**WHAT THE EXERCISE ASKS:**
Quote the data below verbatim, leaving out the pictures.

-- Start of INPUT FOR THIS TASK --

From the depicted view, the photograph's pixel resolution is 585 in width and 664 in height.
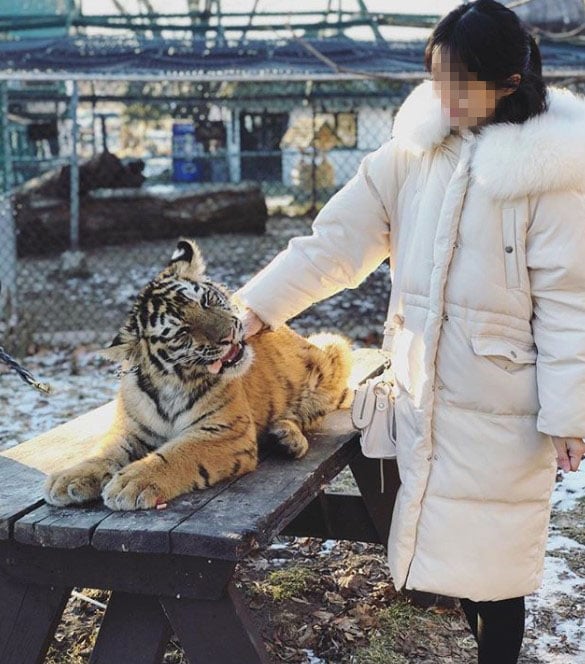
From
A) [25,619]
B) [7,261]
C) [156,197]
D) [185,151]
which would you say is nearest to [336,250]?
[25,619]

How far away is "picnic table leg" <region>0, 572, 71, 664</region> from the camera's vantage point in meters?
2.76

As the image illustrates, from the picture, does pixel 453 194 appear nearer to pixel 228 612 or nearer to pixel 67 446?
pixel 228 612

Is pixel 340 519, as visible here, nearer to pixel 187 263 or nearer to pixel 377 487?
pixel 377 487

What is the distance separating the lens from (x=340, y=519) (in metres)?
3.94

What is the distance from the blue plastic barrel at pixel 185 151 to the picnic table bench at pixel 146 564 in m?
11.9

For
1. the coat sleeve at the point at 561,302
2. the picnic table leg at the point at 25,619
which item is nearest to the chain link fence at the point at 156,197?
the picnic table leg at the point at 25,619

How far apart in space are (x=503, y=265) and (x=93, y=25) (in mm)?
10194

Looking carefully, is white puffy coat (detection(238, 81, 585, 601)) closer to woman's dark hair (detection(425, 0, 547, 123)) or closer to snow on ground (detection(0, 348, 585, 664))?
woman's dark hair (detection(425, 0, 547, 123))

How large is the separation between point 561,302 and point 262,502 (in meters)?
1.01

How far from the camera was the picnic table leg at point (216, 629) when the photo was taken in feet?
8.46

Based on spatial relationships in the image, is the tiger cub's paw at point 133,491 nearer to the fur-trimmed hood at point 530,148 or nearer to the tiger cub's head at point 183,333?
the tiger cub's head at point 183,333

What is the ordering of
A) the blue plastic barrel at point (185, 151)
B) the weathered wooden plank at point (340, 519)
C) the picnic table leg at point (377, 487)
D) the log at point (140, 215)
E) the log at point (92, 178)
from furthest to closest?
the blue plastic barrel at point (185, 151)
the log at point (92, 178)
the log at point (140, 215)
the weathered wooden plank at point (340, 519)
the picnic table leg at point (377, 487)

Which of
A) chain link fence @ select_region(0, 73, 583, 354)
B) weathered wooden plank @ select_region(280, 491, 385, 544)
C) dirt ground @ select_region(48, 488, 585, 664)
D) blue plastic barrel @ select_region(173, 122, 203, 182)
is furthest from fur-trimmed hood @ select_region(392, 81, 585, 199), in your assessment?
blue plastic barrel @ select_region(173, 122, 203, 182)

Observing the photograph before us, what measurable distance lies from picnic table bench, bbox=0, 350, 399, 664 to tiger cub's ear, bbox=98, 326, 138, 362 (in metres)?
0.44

-- End of INPUT FOR THIS TASK --

**OUTPUT FOR THIS TASK:**
From the depicted view, the photograph's pixel resolution is 585 in width and 664 in height.
From
A) [25,619]
B) [7,261]
C) [156,197]
D) [185,151]
which would you say is nearest to [336,250]?
[25,619]

How far away is "picnic table leg" <region>0, 572, 71, 664</region> from the camera's vantage point in meters?
2.76

As the image illustrates, from the picture, does pixel 453 194 appear nearer to pixel 228 612 or nearer to pixel 67 446?
pixel 228 612

Is pixel 340 519, as visible here, nearer to pixel 187 263 or nearer to pixel 377 487?
pixel 377 487

What is the distance separating the lens from (x=340, y=519) (in metres)?
3.94

What is the distance from the blue plastic barrel at pixel 185 151 to the picnic table bench at pixel 146 564 in m?
11.9

For
1. the coat sleeve at the point at 561,302
2. the picnic table leg at the point at 25,619
which item is nearest to the chain link fence at the point at 156,197?
the picnic table leg at the point at 25,619

How far apart in space are (x=503, y=265) and (x=93, y=25) (in mm)?
10194

Looking carefully, is white puffy coat (detection(238, 81, 585, 601)) closer to woman's dark hair (detection(425, 0, 547, 123)) or closer to snow on ground (detection(0, 348, 585, 664))?
woman's dark hair (detection(425, 0, 547, 123))

How large is the separation between point 561,302 and point 262,502 (in meters)?
1.01

How far from the camera was the picnic table leg at point (216, 629) when the photo was taken in feet?
8.46

Based on spatial relationships in the image, is the tiger cub's paw at point 133,491 nearer to the fur-trimmed hood at point 530,148 or nearer to the tiger cub's head at point 183,333?
the tiger cub's head at point 183,333

What is the ordering of
A) the blue plastic barrel at point (185, 151)
B) the weathered wooden plank at point (340, 519)
C) the picnic table leg at point (377, 487)
D) the log at point (140, 215)
E) the log at point (92, 178)
from furthest to closest?
the blue plastic barrel at point (185, 151)
the log at point (92, 178)
the log at point (140, 215)
the weathered wooden plank at point (340, 519)
the picnic table leg at point (377, 487)

Which of
A) chain link fence @ select_region(0, 73, 583, 354)
B) weathered wooden plank @ select_region(280, 491, 385, 544)
C) dirt ground @ select_region(48, 488, 585, 664)
D) blue plastic barrel @ select_region(173, 122, 203, 182)
is furthest from fur-trimmed hood @ select_region(392, 81, 585, 199), in your assessment?
blue plastic barrel @ select_region(173, 122, 203, 182)

Observing the photograph before us, what measurable distance lies from picnic table bench, bbox=0, 350, 399, 664 to tiger cub's ear, bbox=98, 326, 138, 362 (in metres)?
0.44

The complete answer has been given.